▸ Excerpted text
((

Chapter 12 Heron’s Formula (Concepts)
Welcome to this insightful chapter dedicated to a remarkably elegant and practical tool in geometry: Heron's Formula. While we are well-acquainted with the standard method for calculating the area of a triangle using the formula $Area = \frac{1}{2} \times base \times height$, this approach hinges on knowing or being able to easily determine the triangle's altitude (height) corresponding to a chosen base. However, in many practical and theoretical scenarios, determining the height directly can be cumbersome or impossible, especially if we only know the lengths of the triangle's three sides. This is particularly true for scalene triangles where no simple symmetry aids in finding the height. This chapter introduces a powerful alternative, attributed to the brilliant Greek mathematician and engineer Heron of Alexandria (also known as Hero), which allows us to calculate the area of any triangle using only the lengths of its three sides.
Heron's Formula provides a direct pathway to the area, bypassing the need for angles or altitudes altogether. The process involves two simple steps. Let the lengths of the three sides of the triangle be denoted by $a$, $b$, and $c$.

))

Transcribe the Heron's Formula excerpt, everything from "Heron's Formula provides" down to "by $a$, $b$, and $c$.".

▸ Source material
((

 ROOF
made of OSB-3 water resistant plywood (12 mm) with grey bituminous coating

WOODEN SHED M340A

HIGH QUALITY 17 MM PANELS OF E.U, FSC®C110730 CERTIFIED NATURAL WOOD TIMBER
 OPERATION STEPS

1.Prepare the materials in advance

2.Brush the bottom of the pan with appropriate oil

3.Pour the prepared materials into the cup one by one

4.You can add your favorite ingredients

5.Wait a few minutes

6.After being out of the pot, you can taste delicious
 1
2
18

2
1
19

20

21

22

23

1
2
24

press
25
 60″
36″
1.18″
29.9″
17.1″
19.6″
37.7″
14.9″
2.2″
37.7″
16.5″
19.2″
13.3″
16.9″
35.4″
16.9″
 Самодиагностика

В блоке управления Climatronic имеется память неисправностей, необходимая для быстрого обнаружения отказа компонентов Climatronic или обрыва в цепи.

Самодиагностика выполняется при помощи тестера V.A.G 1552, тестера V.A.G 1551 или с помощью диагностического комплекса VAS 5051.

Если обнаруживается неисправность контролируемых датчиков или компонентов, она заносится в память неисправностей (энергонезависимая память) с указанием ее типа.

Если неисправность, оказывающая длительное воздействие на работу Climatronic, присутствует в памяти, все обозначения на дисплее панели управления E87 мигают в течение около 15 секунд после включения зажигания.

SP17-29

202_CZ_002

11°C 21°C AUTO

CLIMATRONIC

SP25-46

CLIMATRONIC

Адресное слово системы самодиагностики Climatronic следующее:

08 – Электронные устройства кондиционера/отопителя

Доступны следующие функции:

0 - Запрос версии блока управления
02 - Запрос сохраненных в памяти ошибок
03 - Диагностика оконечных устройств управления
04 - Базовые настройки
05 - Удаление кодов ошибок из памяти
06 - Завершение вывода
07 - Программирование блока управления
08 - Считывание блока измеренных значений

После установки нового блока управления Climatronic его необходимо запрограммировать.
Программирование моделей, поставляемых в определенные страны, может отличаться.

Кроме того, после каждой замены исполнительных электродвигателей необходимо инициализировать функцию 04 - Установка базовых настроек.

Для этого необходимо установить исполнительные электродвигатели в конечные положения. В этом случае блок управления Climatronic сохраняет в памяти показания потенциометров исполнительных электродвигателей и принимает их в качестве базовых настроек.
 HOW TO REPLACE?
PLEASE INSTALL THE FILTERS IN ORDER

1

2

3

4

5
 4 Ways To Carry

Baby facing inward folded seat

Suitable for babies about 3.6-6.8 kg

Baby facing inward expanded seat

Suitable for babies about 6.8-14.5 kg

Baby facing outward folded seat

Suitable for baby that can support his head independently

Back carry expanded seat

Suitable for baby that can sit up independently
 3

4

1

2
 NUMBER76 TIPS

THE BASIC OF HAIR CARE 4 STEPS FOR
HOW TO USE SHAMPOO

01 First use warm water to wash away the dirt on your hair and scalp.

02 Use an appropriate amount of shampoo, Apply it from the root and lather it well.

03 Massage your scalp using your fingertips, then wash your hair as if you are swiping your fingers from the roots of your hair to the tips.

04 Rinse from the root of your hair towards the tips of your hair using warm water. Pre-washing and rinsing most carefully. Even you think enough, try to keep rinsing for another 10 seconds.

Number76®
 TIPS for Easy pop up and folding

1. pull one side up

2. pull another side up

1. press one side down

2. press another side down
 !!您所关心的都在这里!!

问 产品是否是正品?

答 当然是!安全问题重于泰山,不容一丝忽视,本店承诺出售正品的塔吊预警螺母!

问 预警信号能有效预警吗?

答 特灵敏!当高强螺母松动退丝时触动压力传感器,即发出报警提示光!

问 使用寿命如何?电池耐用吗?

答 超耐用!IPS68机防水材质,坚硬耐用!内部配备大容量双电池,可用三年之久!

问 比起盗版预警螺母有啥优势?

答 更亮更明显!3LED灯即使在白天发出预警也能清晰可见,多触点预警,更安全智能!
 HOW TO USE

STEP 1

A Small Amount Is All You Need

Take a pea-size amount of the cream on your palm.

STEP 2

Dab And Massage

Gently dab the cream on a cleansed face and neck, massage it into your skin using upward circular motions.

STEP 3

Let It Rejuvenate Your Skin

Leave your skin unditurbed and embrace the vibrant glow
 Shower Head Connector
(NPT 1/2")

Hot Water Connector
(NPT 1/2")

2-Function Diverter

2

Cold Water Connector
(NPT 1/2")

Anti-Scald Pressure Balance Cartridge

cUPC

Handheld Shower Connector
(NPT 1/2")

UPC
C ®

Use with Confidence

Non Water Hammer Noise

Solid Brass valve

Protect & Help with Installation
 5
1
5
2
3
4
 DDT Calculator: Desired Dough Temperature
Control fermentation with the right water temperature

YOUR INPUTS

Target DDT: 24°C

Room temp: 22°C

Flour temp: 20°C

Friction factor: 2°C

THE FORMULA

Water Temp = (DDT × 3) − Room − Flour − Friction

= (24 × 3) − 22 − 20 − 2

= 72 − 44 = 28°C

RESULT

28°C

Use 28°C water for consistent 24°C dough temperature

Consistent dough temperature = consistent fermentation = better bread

))

▸ Task response
Heron's Formula provides a direct pathway to the area, bypassing the need for angles or altitudes altogether. The process involves two simple steps. Let the lengths of the three sides of the triangle be denoted by $a$, $b$, and $c$.